Exercise requirements
Reproduce exactly the lines from the one containing "Examining the photo" through the last line of the records below, both included, and nothing else.
---+---
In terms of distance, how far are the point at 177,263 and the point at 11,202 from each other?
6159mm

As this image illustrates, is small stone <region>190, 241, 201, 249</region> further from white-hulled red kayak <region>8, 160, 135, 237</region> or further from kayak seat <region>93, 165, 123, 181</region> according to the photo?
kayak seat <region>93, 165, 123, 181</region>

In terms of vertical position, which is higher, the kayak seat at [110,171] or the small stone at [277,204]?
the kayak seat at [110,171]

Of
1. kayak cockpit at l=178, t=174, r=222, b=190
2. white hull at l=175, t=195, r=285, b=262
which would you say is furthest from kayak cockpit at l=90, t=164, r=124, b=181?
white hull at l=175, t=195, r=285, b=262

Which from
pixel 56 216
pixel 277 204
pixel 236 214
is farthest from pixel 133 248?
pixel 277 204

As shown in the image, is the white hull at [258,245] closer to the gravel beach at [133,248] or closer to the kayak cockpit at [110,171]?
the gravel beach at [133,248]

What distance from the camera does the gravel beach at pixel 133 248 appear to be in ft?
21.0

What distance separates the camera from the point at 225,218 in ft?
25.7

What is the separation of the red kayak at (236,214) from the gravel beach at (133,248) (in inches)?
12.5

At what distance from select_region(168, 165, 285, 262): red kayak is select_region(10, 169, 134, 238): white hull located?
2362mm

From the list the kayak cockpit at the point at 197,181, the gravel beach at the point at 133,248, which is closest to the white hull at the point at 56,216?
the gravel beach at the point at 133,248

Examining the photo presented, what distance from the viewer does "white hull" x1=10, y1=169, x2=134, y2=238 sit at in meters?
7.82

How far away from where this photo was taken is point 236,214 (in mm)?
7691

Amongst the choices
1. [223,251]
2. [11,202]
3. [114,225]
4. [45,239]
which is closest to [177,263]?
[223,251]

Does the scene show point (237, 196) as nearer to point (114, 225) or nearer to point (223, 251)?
---+---
Response to the task
Examining the photo presented, what distance from the viewer does "white hull" x1=10, y1=169, x2=134, y2=238 sit at in meters?
7.82

How far away from where this photo was taken is point 236,214 (in mm)?
7691

Amongst the choices
1. [223,251]
2. [11,202]
3. [114,225]
4. [45,239]
which is closest to [177,263]?
[223,251]

Does the scene show point (237, 196) as nearer to point (114, 225) or nearer to point (223, 251)?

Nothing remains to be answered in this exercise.